** start of Source records **
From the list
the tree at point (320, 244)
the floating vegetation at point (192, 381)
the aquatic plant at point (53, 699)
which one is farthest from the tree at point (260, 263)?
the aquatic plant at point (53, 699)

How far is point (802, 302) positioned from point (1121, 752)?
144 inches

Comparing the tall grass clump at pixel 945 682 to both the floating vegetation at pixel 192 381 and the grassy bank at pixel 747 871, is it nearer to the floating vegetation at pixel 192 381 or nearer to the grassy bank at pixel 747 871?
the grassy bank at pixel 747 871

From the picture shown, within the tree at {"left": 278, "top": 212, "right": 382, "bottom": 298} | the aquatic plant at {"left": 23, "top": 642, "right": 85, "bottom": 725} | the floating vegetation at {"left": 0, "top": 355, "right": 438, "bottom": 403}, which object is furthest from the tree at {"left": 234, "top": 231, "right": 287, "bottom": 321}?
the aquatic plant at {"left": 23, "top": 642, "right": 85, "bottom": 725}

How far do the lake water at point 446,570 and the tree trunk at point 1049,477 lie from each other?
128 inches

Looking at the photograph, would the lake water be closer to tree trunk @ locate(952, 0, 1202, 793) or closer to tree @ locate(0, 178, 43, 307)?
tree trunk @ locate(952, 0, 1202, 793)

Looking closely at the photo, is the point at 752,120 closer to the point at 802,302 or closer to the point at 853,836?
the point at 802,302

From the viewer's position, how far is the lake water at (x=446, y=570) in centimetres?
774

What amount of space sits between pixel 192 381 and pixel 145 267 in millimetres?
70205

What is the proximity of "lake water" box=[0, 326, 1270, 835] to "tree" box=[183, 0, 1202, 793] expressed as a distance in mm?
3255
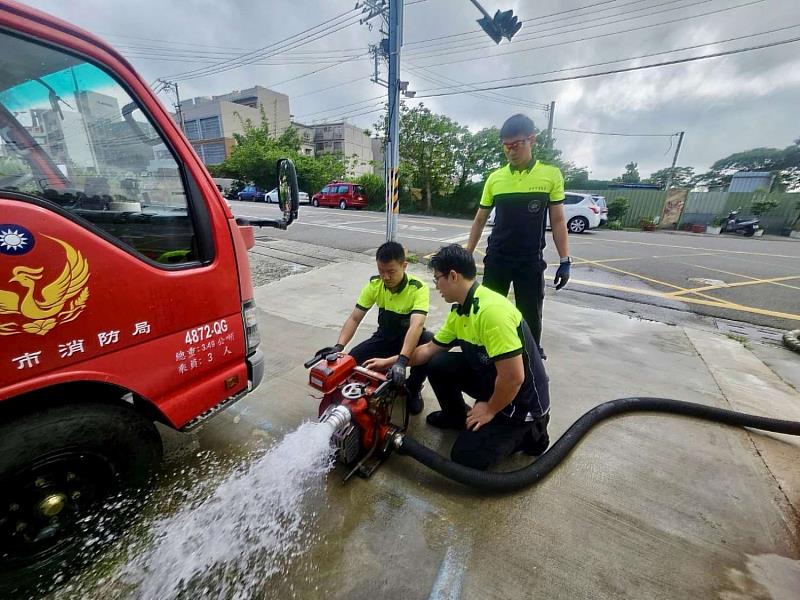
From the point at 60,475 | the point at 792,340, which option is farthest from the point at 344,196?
the point at 60,475

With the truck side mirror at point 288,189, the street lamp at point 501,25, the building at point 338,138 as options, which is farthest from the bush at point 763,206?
the building at point 338,138

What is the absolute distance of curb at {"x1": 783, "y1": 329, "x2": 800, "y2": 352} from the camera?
11.5ft

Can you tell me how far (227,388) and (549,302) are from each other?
13.9 feet

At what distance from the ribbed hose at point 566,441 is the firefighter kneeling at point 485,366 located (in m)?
0.12

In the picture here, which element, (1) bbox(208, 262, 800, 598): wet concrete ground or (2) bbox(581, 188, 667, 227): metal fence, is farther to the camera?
(2) bbox(581, 188, 667, 227): metal fence

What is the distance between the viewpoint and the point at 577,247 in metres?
9.53

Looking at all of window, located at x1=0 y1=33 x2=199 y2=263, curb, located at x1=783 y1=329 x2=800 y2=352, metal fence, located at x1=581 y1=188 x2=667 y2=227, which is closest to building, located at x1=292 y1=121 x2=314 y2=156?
metal fence, located at x1=581 y1=188 x2=667 y2=227

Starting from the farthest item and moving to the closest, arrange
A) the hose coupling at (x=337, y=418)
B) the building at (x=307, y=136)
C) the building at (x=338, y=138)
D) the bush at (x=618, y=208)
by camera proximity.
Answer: the building at (x=338, y=138) < the building at (x=307, y=136) < the bush at (x=618, y=208) < the hose coupling at (x=337, y=418)

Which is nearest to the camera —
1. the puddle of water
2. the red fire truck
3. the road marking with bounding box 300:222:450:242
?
the red fire truck

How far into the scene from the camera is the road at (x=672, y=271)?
490cm

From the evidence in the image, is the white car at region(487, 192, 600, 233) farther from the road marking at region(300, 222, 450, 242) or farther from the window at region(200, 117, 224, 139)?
the window at region(200, 117, 224, 139)

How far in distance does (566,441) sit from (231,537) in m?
1.75

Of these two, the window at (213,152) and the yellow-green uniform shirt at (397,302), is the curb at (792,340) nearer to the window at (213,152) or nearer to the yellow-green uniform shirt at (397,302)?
the yellow-green uniform shirt at (397,302)

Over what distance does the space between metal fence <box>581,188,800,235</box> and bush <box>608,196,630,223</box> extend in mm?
285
** end of Source records **
**Written problem**. Output everything from the line containing "Starting from the", that line included, down to the end of the listing as a Markdown table. Use two columns, No. for the row number and Text for the line, and leave out blank lines.

**Task response**.
| No. | Text |
|---|---|
| 1 | Starting from the farthest item and moving to the closest, arrange |
| 2 | A) the hose coupling at (x=337, y=418) |
| 3 | B) the building at (x=307, y=136) |
| 4 | C) the building at (x=338, y=138) |
| 5 | D) the bush at (x=618, y=208) |
| 6 | by camera proximity. |
| 7 | Answer: the building at (x=338, y=138) < the building at (x=307, y=136) < the bush at (x=618, y=208) < the hose coupling at (x=337, y=418) |
| 8 | Which is nearest to the camera — |
| 9 | 1. the puddle of water |
| 10 | 2. the red fire truck |
| 11 | 3. the road marking with bounding box 300:222:450:242 |
| 12 | ? |
| 13 | the red fire truck |
| 14 | How far into the scene from the camera is the road at (x=672, y=271)? |
| 15 | 490cm |
| 16 | From the evidence in the image, is the white car at region(487, 192, 600, 233) farther from the road marking at region(300, 222, 450, 242) or farther from the window at region(200, 117, 224, 139)? |
| 17 | the window at region(200, 117, 224, 139) |
| 18 | How far in distance does (566,441) sit from (231,537) in m? |
| 19 | 1.75 |
| 20 | Of these two, the window at (213,152) and the yellow-green uniform shirt at (397,302), is the curb at (792,340) nearer to the window at (213,152) or nearer to the yellow-green uniform shirt at (397,302)? |
| 21 | the yellow-green uniform shirt at (397,302) |
| 22 | Over what distance does the space between metal fence <box>581,188,800,235</box> and bush <box>608,196,630,223</box> extend in mm? |
| 23 | 285 |